_Data excerpt_:
————————
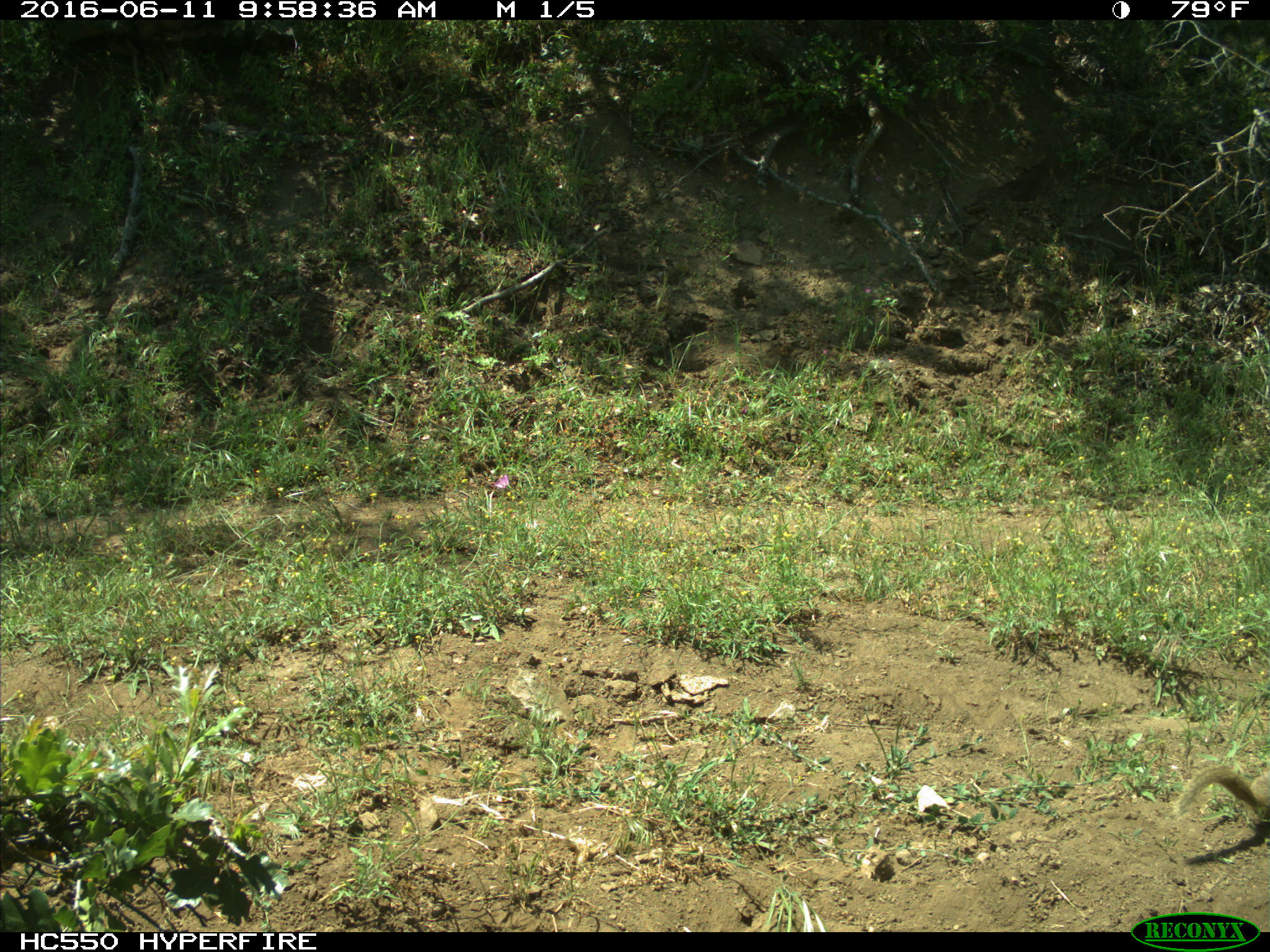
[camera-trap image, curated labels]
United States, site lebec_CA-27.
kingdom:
————————
_What is being asked_: Output nothing but an exact retyping of the material, pictures excluded.

_Solved exercise_:
[camera-trap image, curated labels]
United States, site lebec_CA-27.
kingdom:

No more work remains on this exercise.